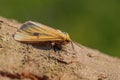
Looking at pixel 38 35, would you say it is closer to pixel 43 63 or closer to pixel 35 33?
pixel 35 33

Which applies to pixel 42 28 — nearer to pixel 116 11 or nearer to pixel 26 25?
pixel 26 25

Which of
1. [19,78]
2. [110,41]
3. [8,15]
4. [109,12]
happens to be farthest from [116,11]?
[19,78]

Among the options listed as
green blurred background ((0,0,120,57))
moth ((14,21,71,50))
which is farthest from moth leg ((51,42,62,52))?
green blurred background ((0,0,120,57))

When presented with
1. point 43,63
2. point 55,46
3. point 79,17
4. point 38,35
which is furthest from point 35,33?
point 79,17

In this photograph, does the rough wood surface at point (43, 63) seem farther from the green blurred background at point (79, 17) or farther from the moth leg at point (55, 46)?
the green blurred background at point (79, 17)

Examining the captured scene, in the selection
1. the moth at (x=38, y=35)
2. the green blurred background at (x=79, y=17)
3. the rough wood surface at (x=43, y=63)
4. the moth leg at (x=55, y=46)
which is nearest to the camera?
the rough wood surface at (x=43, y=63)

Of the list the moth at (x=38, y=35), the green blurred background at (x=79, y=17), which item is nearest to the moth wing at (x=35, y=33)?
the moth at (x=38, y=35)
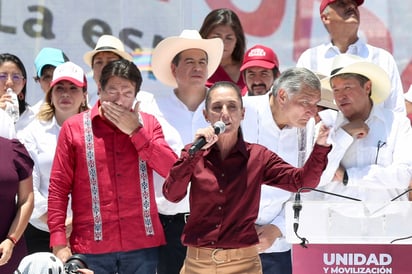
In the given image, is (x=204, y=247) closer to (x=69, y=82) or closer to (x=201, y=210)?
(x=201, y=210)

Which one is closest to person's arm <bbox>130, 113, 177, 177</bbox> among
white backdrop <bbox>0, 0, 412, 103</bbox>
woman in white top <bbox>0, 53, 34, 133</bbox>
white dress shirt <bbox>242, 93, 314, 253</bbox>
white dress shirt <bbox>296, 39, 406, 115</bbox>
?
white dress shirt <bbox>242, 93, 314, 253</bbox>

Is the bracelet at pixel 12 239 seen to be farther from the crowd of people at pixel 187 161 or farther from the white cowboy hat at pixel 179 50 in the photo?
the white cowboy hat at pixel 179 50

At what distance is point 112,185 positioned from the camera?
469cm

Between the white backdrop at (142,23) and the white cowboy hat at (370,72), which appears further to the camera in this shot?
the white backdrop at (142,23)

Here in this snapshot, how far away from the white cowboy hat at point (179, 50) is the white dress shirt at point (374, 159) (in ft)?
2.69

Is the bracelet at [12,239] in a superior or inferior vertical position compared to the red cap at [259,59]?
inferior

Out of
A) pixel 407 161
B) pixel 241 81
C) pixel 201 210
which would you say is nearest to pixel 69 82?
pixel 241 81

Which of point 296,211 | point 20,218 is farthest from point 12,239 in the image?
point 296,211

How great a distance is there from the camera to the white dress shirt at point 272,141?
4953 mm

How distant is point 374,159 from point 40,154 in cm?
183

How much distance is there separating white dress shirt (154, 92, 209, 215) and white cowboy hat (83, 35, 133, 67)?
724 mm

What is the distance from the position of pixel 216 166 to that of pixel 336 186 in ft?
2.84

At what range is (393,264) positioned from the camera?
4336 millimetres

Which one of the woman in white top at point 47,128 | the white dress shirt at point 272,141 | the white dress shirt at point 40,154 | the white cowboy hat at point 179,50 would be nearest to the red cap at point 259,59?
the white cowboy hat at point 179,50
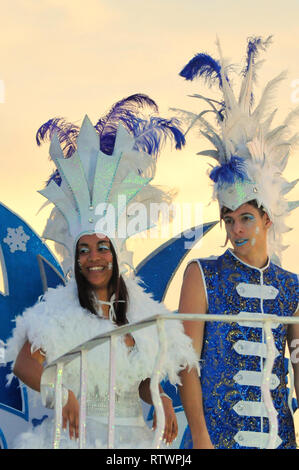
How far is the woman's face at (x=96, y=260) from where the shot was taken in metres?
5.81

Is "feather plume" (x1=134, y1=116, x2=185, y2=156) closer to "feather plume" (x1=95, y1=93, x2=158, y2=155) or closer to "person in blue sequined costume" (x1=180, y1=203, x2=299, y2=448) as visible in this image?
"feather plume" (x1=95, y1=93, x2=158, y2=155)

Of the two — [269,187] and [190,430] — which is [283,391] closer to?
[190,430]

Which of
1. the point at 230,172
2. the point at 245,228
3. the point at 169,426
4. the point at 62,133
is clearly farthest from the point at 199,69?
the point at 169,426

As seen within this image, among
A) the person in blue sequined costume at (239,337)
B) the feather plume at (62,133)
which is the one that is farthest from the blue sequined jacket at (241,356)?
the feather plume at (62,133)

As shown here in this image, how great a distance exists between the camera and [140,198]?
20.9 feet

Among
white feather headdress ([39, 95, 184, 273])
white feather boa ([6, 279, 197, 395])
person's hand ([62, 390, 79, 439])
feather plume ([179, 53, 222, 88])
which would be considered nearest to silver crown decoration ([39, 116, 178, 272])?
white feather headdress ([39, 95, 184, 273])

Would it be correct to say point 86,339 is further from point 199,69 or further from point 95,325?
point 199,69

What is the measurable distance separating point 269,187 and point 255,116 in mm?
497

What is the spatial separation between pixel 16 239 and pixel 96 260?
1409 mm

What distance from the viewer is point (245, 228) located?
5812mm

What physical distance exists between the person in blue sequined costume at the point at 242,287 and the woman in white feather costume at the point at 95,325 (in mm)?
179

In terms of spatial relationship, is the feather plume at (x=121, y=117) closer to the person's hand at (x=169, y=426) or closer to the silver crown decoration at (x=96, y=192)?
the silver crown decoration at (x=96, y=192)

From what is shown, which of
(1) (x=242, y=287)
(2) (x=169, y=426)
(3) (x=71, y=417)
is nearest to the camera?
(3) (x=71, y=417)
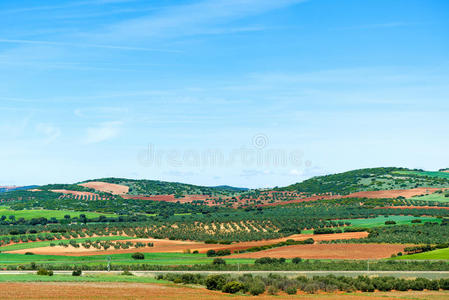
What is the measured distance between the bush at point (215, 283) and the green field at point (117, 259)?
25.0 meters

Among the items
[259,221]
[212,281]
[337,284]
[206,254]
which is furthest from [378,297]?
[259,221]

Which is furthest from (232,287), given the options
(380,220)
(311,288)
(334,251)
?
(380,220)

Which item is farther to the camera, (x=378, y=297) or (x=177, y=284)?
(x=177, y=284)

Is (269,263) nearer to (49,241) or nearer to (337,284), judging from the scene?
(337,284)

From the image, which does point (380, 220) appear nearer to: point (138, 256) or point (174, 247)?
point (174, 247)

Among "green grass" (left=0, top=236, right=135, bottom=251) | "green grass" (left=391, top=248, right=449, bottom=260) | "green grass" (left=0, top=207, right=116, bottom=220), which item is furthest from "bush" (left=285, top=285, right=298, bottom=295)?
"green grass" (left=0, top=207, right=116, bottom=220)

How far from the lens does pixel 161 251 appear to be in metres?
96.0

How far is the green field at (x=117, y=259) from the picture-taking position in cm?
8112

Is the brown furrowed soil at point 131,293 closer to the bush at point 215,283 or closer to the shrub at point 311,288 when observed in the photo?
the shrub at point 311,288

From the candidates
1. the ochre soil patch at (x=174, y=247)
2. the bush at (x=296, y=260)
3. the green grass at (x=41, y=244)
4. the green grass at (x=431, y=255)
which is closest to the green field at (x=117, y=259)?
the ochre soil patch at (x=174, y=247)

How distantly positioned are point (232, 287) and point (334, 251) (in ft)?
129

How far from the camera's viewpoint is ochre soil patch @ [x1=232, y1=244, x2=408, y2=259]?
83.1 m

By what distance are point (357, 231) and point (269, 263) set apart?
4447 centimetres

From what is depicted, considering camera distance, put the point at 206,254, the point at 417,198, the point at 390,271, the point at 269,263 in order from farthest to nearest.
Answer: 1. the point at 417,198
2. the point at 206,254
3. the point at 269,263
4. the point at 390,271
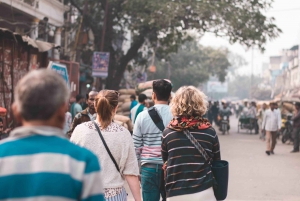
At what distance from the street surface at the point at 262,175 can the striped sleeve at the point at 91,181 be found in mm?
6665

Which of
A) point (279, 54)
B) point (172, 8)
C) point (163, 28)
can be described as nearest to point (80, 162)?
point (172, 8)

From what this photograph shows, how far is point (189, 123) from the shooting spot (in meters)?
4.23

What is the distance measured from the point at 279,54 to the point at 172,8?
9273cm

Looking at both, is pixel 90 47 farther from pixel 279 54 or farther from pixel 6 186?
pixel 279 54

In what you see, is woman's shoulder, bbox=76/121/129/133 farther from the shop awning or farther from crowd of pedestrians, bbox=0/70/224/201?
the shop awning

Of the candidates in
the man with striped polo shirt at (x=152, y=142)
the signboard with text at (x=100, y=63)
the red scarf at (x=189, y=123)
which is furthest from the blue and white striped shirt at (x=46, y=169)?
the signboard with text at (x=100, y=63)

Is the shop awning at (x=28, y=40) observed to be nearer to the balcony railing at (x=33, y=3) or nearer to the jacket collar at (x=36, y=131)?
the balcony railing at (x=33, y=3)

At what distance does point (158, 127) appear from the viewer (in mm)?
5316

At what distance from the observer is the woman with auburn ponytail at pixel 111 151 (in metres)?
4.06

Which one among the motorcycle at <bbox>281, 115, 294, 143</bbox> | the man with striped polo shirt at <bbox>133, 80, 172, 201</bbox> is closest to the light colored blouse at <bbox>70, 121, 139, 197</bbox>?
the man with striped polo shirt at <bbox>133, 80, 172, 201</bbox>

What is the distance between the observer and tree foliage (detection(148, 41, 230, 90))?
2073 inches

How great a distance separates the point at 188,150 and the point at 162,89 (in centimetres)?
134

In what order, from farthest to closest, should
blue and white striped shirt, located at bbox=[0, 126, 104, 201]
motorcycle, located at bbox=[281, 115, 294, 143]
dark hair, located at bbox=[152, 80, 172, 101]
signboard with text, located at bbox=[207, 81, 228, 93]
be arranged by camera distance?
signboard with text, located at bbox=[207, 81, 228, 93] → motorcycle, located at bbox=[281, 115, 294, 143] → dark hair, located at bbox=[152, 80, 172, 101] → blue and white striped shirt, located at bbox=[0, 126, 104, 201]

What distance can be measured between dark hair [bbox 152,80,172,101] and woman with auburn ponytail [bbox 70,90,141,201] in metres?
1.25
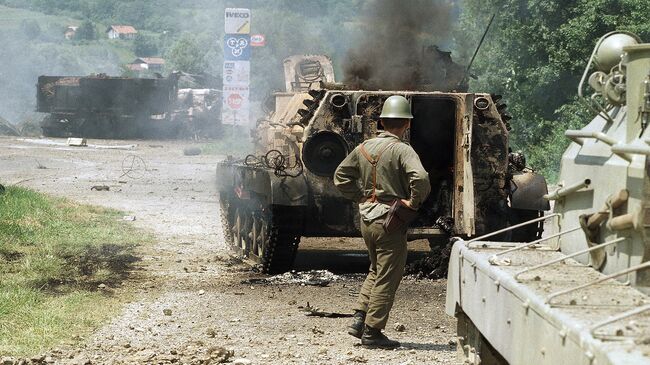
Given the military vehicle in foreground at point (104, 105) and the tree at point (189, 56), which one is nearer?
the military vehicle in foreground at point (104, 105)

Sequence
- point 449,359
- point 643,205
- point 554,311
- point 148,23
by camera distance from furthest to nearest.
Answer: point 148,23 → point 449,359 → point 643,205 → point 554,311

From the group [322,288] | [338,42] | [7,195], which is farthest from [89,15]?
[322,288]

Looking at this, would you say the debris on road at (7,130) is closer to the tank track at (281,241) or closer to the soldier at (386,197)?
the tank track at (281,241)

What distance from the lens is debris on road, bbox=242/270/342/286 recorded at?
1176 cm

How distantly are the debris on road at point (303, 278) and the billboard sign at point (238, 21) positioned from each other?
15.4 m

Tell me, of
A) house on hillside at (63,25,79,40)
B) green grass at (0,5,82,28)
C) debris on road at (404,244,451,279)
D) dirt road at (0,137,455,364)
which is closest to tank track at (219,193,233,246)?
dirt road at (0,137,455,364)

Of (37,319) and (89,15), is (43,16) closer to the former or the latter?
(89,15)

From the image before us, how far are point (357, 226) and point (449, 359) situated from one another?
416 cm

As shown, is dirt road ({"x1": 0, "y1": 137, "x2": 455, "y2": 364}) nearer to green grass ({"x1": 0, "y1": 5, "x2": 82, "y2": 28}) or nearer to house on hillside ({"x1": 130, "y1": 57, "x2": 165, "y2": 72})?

☆ ☆ ☆ ☆ ☆ ☆ ☆

__Job__
Copy out every line from the one containing "From the group" to the end of the material, both ends included.

__Task response__
From the group [322,288] | [338,42] | [7,195], which is farthest from [89,15]?
[322,288]

Looking at this, would you say the debris on road at (7,130) is closer to the tank track at (281,241) or closer to the soldier at (386,197)?
the tank track at (281,241)

What distance from the lens is debris on road, bbox=242/270/342/286 recorded at?
1176 cm

How distantly are the debris on road at point (303, 278) and the billboard sign at point (238, 21) positioned from each other?
15.4 m

Tell me, of
A) house on hillside at (63,25,79,40)
B) green grass at (0,5,82,28)
C) debris on road at (404,244,451,279)
D) dirt road at (0,137,455,364)
which is closest to tank track at (219,193,233,246)?
dirt road at (0,137,455,364)

Of (37,319) and (89,15), is (43,16) closer to the former or the latter?
(89,15)

From the image before us, how far are point (357, 226) and point (449, 359) situated from one another?
416 cm

As shown, is dirt road ({"x1": 0, "y1": 137, "x2": 455, "y2": 364}) nearer to green grass ({"x1": 0, "y1": 5, "x2": 82, "y2": 28}) or nearer to house on hillside ({"x1": 130, "y1": 57, "x2": 165, "y2": 72})?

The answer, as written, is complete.